I lick both sides of each biscuit. I give him the wet biscuits and he cracks them open and sniffs them. Then he puts them in his pocket.

“What do you want?” he says. “Now that you’ve failed to poison me to death.”

“Information,” I say. “About the outside.”

He glares and grips my wrist. He licks his lips and bats
his eyes and tugs on his earlobes. He keeps looking behind him. The only thing back there is Mr. Cleary, the nutso tenor, who as usual is singing the national anthem while frantically adjusting his testicles.

“I don’t know you,” Bentley says, “but you’ve given me biscuits. So I’ll tell you the truth. It’s beautiful and wild and not worth the risk. Strong and crazy people prevail. Some of them strapped me to a U-Haul and made use of me. If you get my meaning. And me a grandfather. My sin? None. Walking along the road. This crew had taken control of a bridge. Left me in the sun for a fortnight until some missionaries unstrapped me and applied salve. Consequently I’ve got no zest left. Listen: Don’t budge from here. Learn to enjoy what little you have. Revel in the fact that your dignity hasn’t yet been stripped away. Every minute that you’re not in absolute misery you should be weeping with gratitude and thanking God at the top of your lungs.”

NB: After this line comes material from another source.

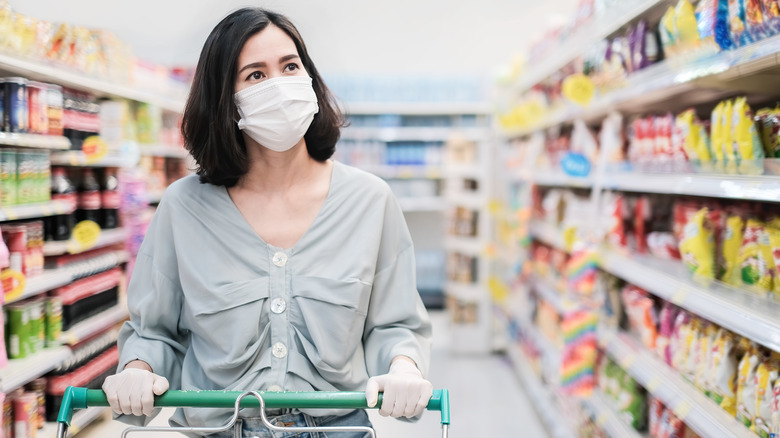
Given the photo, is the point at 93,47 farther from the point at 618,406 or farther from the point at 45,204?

“Don’t believe him,” Cleary sings from behind us. “He is a liar out to confuse you. Ours is the finest nation on earth, filled with good-hearted lovers-of-life. I was out there fifteen years ago and found the rivers beautiful. At night the howling of dogs could be heard along the banks of crystalline rivers. I was young then, and in spite of my Flaw, Normal women snuck me in their back doors. Late at night they willingly showed me where on their bodies their moles were. They cooked me delicious meals and raked my back in bliss. The world was mine. The freedom made me dizzy. I’d go back in a heartbeat if I wasn’t so sickly. My advice to you is: Taste the sweetness of the world. Leave this death trap, get out and live!”

Meanwhile Bentley’s pulled a sheet of cardboard over
his legs and is performing some additional sniffing of the biscuits. Obviously I’m going to have to decide for myself. How can you take the word of a man with biscuit crumbs under his nose and a habit of walking around holding his hand over his anus for fear of violation?

But it’s really no decision. You grow up sleeping a few feet from someone, you see her little Catholic jumpers crumpled up in the corner, hear her wheezing with croup, huddle with her in the closet playing Bend the Hanger, and then you’re supposed to sit idly by while she’s sold into slavery?

I find Doc Spanner drinking for free at a Drawbridge Fete. I hide behind a Peasant Hut and step out as he stumbles by. He makes an odd sound in the back of his throat and lurches into a hay bale.